Further notes for the Carnival

            Junk Carnival: a brief user’s guide:


What you will need to provide.


The Carnivals is as good as its junk!

As a rule we find it is best if the organizer arranges this, and aims to provide  one plastic bin bag for each participant, full of plastic bottles, cardboard, bottle tops, etc.

Please note this will need to be all washed and dry, as usual with rubbish for recycling.

Old fabric (not clothing) such as sheets are also desirable.

The organizer also has an option about providing helpers or not (which affects the overall  price). For further details of this please see the sample budget below, and the workshop price guidelines page (which is here) .


We will then provide willow, glues, tools, paint and know how. We can also provide a Moroccan Pavilion as a venue.


What we then do with it;


With the rubbish provided, participants will learn how to make costumes, musical instruments, masks, banners and other carnival items using the things which they or their households would normally throw away.

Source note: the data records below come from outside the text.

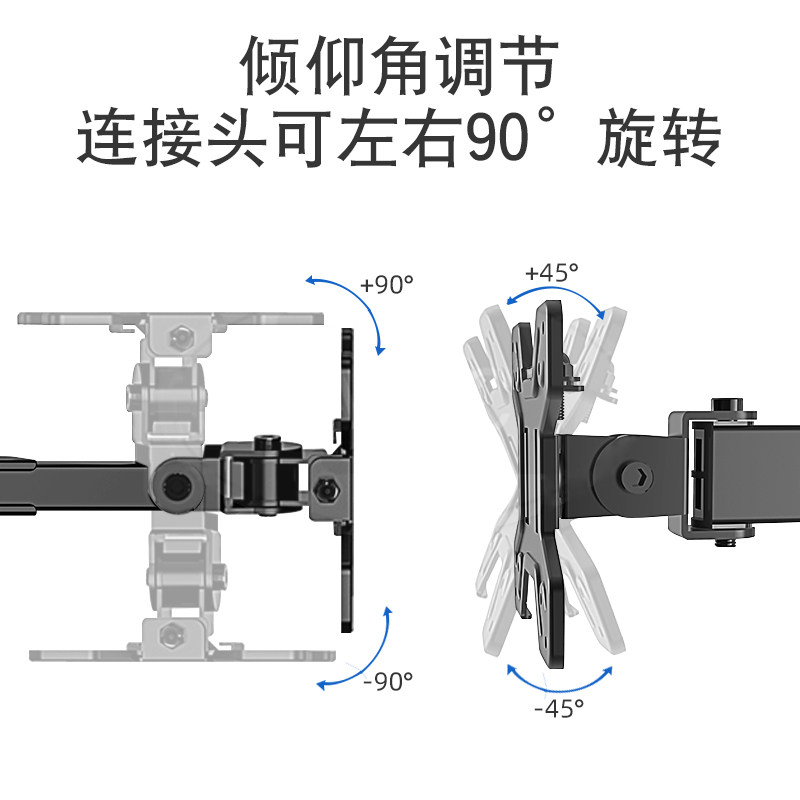 倾仰角调节
连接头可左右90°旋转

+90°

-90°

+45°

-45°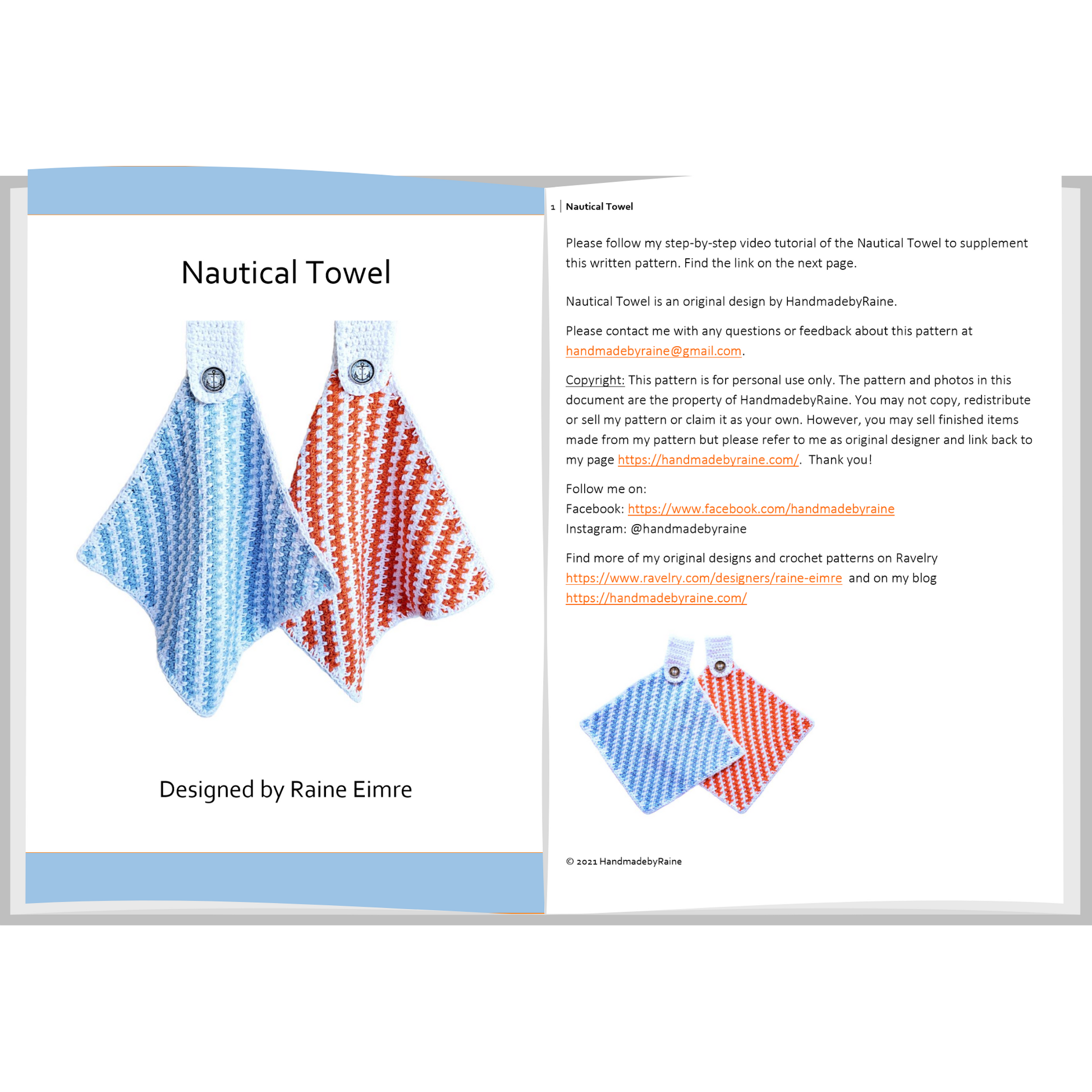 Nautical Towel

Designed by Raine Eimre

1 | Nautical Towel

Please follow my step-by-step video tutorial of the Nautical Towel to supplement this written pattern. Find the link on the next page.

Nautical Towel is an original design by HandmadebyRaine.

Please contact me with any questions or feedback about this pattern at handmadebyraine@gmail.com.

Copyright: This pattern is for personal use only. The pattern and photos in this document are the property of HandmadebyRaine. You may not copy, redistribute or sell my pattern or claim it as your own. However, you may sell finished items made from my pattern but please refer to me as original designer and link back to my page https://handmadebyraine.com/. Thank you!

Follow me on:
Facebook: https://www.facebook.com/handmadebyraine
Instagram: @handmadebyraine

Find more of my original designs and crochet patterns on Ravelry https://www.ravelry.com/designers/raine-eimre and on my blog https://handmadebyraine.com/

© 2021 HandmadebyRaine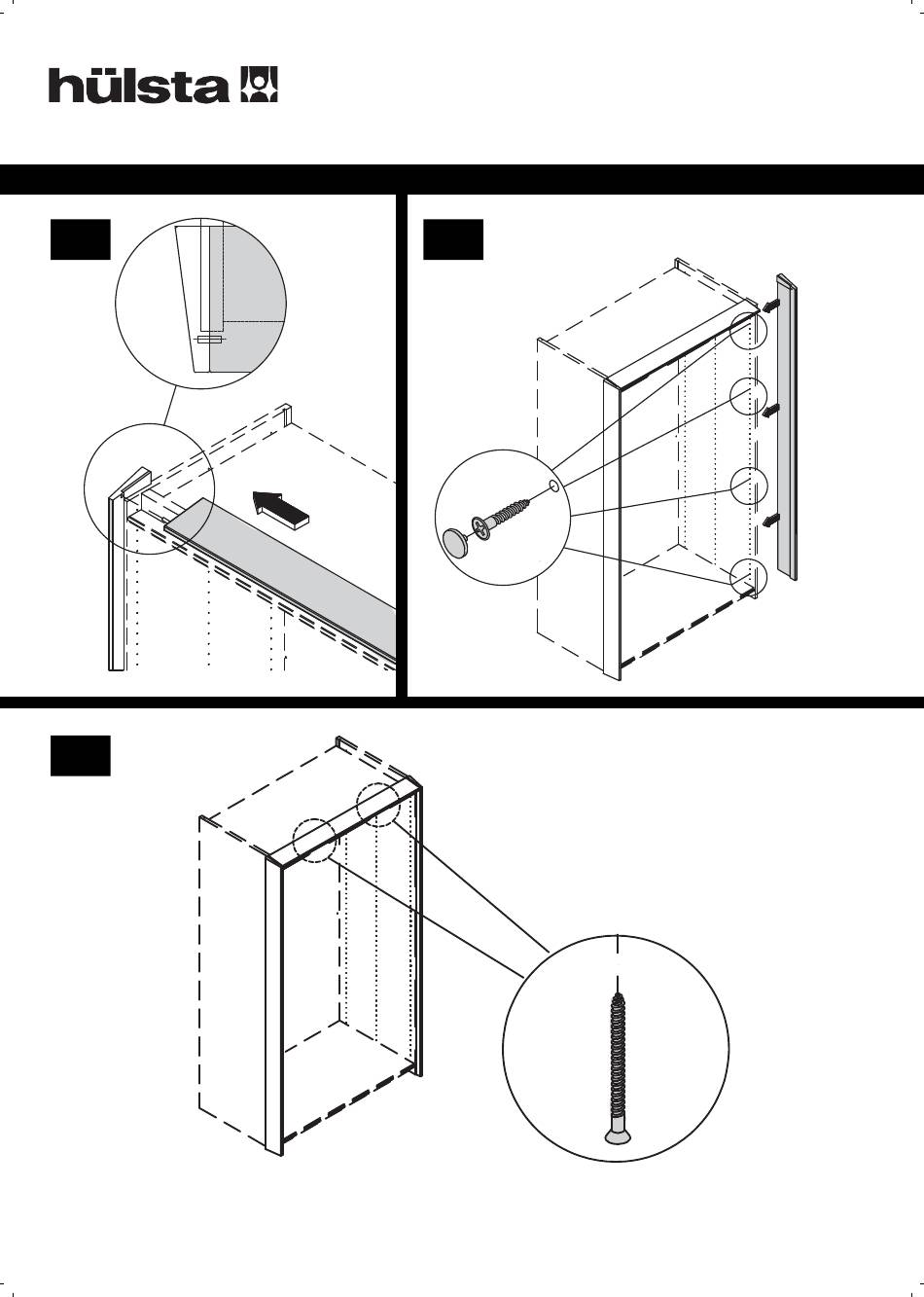 hülsta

The shortest workshop will run for 4 hours. It has the form of a drop in session. Participants are therefore free to come and go as they please. They can make one thing or several, and will of course get to keep whatever they have made.

Where there is time and interest we will also arrange a procession at the end.


What workshoppers gain from the Carnival;


Participants learn;

How to recycle things themselves, without resorting only to large scale collections by councils, some of whose loads can be contaminated by one household putting in inappropriate, eg; wet, rubbish.


To give real thought to how much we throw away, how much packaging our food and shop bought goods come with, and whether it should be so!


How valuable the everyday materials which we take for granted actually are, and how useful, and how to embody in the physical world the ethos of ‘Reduce, Recycle, Reuse’.


How to think laterally in order to make use of the unexpected to create the playful, useful, or the decorative.


How to be creative on a budget.


And lastly that the means of making something and engaging with the physical world by transforming one thing into something else are always within everyone’s reach.



Sample Budget:


This was for a five hour workshop. we provided one (skilled) helper in addition to the Workshop Leader and the festival provided two others.


£250 fee for Wayne + 1 helper: (5 hours @ £25 per artist)


£60 fuel from W.Cornwall to N.Devon


£65 materials - Willow @ £30 a bundle plus staples, glues, tools,tape, crayons, sundries.